> _Stated exercise A_
In the thread on spinning yarn, what kind of ball does the first reply prefer to ply from?

Your singles are fine and also known as art yarn. After more practice you will get it more even and will try hard to get this effect in the future. As others said, ply it and that will balance out the twist. Also, I do let my yarn rest and have taken it off my wheel directly onto a ball winder. I prefer to ply from a center pull ball. Keep practicing. You are doing great!


----------



## MoVikingSheep (Oct 12, 2013)

Hello and thanks again. I have some lace weight merino in a beautiful shade of blue. I don't like it. I got it for a pattern that's beautiful but it has errors in it and the original pattern is a free download but to get the corrections I have to pay. So, I have this webby yarn that I can break with my hands easily. Is this a good choice for plying or do I need something stronger? All the yarn I've spun is in small batches. If I ply it on itself I'll end up with half the yardage. I'd like to find something suitable to ply it with.


----------



## Spark (Aug 16, 2015)

Personally I would want a stronger yarn. A commercial yarn can be used for art yarns such as coils or core spinning. Singles that are over or under spun can still be used. Just have fun and practice. It's the best way to learn. And don't forget to have fun.


----------



## IowaLez (Mar 6, 2006)

MVS,

If you ever come north on i35, I'm just 30 miles north of the MO border, in Osceola, IA, 2 miles off the interstate. I've been spinning for 27 yrs. I have a small Rappard Wee Peggy castle wheel that goes as slow as 2 tpi (twists per inch) (2 turns of the flyer per one full revolution of the drive wheel) up to 5tpi. That is REALLY slow and would be very easy to learn on, and gain more success. You are welcome to come here and spend a couple of days and use my wheel and learn from me, if you ever want to do that. I'm at home 7 days a week, so no matter when you might be going past my town, I'd be here.

> _Supplied data_
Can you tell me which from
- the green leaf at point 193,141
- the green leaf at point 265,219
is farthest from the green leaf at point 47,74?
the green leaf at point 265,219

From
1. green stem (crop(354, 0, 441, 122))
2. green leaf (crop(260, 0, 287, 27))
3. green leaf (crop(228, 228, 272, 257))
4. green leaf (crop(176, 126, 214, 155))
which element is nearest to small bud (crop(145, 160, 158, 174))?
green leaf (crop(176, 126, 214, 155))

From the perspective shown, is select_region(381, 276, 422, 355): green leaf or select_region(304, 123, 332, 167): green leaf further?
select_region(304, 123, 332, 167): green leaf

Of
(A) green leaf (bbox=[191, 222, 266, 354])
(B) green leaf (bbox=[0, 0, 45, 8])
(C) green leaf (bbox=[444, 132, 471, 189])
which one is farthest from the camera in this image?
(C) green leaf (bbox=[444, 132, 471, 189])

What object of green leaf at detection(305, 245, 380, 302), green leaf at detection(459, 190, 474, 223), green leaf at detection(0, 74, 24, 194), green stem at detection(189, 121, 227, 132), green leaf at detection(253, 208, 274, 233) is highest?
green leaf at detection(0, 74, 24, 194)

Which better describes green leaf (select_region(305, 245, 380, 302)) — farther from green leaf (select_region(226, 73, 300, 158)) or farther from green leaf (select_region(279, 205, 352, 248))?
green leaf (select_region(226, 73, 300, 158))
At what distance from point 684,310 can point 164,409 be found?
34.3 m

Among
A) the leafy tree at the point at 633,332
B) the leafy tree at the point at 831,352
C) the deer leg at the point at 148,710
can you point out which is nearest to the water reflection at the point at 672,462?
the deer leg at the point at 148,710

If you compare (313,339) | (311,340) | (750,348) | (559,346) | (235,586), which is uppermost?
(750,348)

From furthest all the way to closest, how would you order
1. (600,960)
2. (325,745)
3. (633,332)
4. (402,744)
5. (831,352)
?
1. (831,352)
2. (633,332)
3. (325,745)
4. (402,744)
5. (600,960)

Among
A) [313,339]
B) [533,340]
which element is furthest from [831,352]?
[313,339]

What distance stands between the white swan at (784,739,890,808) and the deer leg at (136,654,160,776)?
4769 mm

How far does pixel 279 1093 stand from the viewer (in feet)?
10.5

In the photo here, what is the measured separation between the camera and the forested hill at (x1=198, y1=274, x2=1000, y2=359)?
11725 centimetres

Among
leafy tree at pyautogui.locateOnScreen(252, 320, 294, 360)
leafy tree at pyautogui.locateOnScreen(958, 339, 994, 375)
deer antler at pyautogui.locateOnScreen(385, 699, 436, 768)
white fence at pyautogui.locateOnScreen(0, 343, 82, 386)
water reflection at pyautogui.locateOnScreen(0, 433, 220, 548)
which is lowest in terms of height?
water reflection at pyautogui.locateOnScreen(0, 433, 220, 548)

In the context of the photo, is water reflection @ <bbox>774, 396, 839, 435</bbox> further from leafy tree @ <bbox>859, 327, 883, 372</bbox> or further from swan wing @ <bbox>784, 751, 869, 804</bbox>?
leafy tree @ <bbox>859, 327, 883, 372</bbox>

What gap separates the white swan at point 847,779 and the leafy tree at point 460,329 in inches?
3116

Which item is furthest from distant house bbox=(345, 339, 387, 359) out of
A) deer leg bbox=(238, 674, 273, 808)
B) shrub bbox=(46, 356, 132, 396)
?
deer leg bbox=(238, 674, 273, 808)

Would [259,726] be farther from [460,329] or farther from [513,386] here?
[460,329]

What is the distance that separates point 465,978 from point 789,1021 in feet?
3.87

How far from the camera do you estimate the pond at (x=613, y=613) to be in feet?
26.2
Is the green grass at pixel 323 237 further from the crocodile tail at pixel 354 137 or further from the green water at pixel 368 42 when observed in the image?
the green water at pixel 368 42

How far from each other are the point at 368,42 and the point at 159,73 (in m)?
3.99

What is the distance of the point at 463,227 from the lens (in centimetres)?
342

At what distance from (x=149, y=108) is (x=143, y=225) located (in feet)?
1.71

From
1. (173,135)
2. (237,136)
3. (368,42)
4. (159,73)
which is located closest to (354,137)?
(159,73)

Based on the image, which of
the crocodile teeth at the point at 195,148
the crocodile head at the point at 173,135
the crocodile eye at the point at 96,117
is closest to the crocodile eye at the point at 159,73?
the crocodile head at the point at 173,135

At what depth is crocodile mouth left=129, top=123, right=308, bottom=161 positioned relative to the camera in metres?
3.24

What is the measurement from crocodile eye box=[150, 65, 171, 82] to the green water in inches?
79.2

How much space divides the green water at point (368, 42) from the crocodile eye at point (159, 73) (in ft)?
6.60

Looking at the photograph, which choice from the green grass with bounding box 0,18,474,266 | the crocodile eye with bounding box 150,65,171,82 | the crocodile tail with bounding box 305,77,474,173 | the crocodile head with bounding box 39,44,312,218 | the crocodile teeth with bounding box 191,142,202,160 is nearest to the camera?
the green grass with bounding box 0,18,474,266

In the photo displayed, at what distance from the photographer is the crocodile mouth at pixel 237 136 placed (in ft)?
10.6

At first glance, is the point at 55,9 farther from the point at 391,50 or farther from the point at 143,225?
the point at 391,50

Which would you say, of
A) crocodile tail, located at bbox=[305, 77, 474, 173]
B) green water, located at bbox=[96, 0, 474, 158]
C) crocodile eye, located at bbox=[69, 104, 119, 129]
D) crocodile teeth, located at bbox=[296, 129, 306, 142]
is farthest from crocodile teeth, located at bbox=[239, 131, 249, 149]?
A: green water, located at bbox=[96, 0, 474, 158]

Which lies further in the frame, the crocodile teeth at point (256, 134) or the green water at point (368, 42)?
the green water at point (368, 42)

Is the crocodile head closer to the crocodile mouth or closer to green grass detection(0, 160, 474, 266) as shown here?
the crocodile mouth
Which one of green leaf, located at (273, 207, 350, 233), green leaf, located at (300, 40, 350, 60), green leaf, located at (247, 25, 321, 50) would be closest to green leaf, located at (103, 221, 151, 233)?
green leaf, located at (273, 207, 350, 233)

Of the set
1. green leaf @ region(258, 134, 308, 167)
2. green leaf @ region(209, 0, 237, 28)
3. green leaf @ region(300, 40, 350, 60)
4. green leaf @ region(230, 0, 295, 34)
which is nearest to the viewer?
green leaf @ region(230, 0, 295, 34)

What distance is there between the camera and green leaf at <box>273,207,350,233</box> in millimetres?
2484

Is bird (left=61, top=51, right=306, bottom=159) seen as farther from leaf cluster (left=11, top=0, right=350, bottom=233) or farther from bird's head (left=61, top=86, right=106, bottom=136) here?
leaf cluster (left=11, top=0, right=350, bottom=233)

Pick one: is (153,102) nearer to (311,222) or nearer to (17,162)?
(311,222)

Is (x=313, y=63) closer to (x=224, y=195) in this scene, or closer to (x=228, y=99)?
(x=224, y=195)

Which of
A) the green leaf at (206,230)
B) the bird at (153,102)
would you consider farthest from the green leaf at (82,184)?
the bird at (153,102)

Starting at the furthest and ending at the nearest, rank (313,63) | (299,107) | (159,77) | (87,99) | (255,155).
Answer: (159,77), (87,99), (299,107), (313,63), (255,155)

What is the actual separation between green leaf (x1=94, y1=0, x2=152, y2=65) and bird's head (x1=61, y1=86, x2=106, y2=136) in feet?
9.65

> _Stated exercise B_
Pick out every line in the listing that contains the string "right".

> _Task solution A_
A center pull ball.

> _Task solution B_
At what depth is crocodile mouth left=129, top=123, right=308, bottom=161 positioned relative to the camera in metres?
Is bird (left=61, top=51, right=306, bottom=159) seen as farther from leaf cluster (left=11, top=0, right=350, bottom=233) or farther from bird's head (left=61, top=86, right=106, bottom=136) here?
leaf cluster (left=11, top=0, right=350, bottom=233)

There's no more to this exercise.